Consider a bicycle (aerobic respiration) that can take you anywhere with speed and power, compared to walking (fermentation). Walking will get you there, but it’s much slower and you won’t cover as much distance over the same period of time.

Definitions & Key Concepts

Learn essential terms and foundational ideas that form the basis of the topic.

Key Concepts

  • Theoretical ATP Yield: The maximum theoretical ATP yield from one glucose molecule in aerobic respiration can be 38.

  • Key Assumptions: Specific assumptions are made during ATP yield calculations including sequential processes and no alternate substrates.

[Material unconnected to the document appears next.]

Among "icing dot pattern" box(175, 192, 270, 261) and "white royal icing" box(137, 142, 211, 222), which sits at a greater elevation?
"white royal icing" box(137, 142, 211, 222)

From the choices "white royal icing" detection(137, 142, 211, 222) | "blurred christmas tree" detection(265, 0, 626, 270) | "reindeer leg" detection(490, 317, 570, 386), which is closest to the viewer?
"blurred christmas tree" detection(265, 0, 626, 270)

  • Comparison of Respiration Processes: Fermentation yields only 2 ATP per glucose molecule whereas aerobic respiration yields much more.

Examples & Real-Life Applications

See how the concepts apply in real-world scenarios to understand their practical implications.

Examples

  • One glucose molecule theoretically yields 38 ATP during aerobic respiration, and only 2 ATP during fermentation.

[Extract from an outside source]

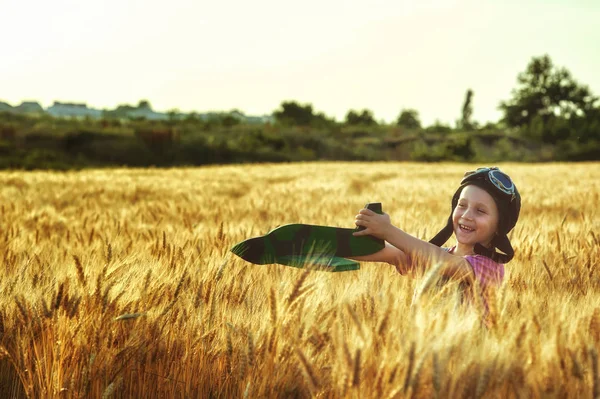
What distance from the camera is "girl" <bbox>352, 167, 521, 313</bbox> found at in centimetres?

  • Assumptions like a sequential glycolysis and Krebs cycle help us understand the maximum potential ATP yield.

Memory Aids

Use mnemonics, acronyms, or visual cues to help remember key information more easily.

🎵 Rhymes Time

  • When glucose goes through respiration, to ATP it makes a dedication. Thirty-eight, it's a fine creation!

📖 Fascinating Stories

  • Imagine a busy gas station where cars (glucose) are filling up with energy (ATP). The efficient stations provide 38 units, while the fast-food lane only gives 2, showing fermentation vs. respiration.

🧠 Other Memory Gems

  • Remember the double 38 - the great yield from oxygen's fate: 'Aero's Fresh Gain!'

🎯 Super Acronyms

AEROBIC

  • A: Energy Rises from Oxygens' Breakdown In Cells.

Flash Cards

Review key concepts with flashcards.

Glossary of Terms

Review the Definitions for terms.

  • Term: ATP (Adenosine Triphosphate)

    Definition:

    The primary energy carrier in cells.

  • Term: Oxidative Phosphorylation

    Definition:

    A process in aerobic respiration where ATP is produced due to the transfer of electrons.

  • Term: Fermentation

    Definition:

    An anaerobic process that allows glycolysis to continue by regenerating NAD+.